Georgia Capital Delivers Stellar Q1: NAV Growth, Buybacks, and Strategic Clarity
A Standout Quarter for NAV Growth
Georgia Capital (GCAP) has kicked off 2025 with a bang, reporting an 11.2% surge in NAV per share (GEL) to GEL 106.73. In sterling terms, NAV per share rose 9.8% to £29.80. This marks the company’s strongest Q1 performance in recent years, driven by two powerhouse factors:
- Lion Finance Group’s rally: The listed banking giant (formerly Bank of Georgia) saw its share price leap 15.9%, contributing GEL 247.9 million to NAV.
- Private portfolio momentum: Core businesses in pharmacy, insurance, and healthcare delivered aggregated revenue growth of 21.2% and EBITDA up 45.8% YoY.
Strategic Portfolio Tweaks: Sharpening the Focus
GCAP isn’t just growing – it’s getting smarter about how it communicates value. Starting this quarter, the private portfolio is split into:
- Large Portfolio Companies (41.1% of NAV): Pharmacy, insurance, and healthcare services – the “heavy lifters” with scale and predictable cash flows.
- Emerging & Other (13.8% of NAV): Education, renewables, and niche plays with high growth potential but needing time to mature.
This reclassification isn’t just window dressing. It signals where management expects 80% of the portfolio’s value to come from – a nod to investors craving clarity in complex holding structures.
Buybacks: Returning Cash with Conviction
GCAP’s share repurchase programme is hitting its stride:
- US$50 million programme now active: Expanded from US$25 million in March, reflecting strong liquidity.
- 2.1 million shares bought in Q1: Totalling GEL 87.9 million, contributing 2.7 percentage points to NAV per share growth.
- 27.6% of peak shares cancelled since demerger: A clear statement that management sees value in the current valuation.
While the NCC ratio ticked up to 13.5%, this reflects deployment of capital, not distress – a nuance worth highlighting.
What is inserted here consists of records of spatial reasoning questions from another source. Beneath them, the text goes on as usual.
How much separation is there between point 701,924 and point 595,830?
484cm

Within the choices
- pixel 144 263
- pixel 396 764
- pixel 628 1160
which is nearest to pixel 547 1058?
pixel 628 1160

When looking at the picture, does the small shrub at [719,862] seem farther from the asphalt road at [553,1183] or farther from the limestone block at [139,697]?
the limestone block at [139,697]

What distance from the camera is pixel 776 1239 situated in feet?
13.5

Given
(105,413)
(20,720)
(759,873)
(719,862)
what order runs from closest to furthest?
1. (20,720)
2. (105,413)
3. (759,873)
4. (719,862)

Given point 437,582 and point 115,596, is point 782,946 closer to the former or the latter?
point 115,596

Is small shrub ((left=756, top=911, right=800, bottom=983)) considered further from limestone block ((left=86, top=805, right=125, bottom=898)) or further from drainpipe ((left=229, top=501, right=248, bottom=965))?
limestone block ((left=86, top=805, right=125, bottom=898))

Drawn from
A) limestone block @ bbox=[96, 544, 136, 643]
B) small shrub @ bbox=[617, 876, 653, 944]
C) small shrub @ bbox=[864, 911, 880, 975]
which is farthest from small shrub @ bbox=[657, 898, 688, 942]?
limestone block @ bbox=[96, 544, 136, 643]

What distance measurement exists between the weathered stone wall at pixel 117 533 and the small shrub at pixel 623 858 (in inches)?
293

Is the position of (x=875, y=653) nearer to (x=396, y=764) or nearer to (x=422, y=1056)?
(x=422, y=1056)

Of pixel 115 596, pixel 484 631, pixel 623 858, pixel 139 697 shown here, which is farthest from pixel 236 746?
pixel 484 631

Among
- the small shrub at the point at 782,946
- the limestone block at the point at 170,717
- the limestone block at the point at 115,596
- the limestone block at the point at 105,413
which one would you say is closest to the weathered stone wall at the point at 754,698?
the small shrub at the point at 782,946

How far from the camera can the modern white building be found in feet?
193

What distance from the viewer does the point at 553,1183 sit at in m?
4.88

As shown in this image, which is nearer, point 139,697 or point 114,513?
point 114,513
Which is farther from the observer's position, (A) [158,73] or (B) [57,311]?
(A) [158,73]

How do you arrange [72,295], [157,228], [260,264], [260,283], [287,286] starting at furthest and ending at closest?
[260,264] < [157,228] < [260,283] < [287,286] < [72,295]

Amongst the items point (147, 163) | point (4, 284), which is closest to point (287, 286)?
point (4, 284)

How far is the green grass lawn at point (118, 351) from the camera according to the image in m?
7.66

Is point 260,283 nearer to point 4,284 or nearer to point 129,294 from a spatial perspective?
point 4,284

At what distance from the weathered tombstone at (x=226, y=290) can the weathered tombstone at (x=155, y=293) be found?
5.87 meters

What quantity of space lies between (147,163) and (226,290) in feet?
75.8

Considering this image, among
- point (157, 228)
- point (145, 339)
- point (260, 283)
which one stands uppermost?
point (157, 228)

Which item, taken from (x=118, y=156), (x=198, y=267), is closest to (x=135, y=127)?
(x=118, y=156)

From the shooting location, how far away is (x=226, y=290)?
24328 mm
Private Portfolio Deep Dive: Where the Magic Happens
Pharmacy Chain: Prescription for Success
- 55.6% EBITDA surge: Driven by same-store sales growth (2.8%) and margin expansion from supplier renegotiations.
- Wholesale segment up 40.6%: State healthcare tenders and timing effects played their part.
Insurance: Acquisition Power
- Medical insurance revenue doubled: Thanks to April 2024’s Ardi portfolio purchase.
- 13.6% pre-tax profit growth: Despite slight combined ratio deterioration in P&C.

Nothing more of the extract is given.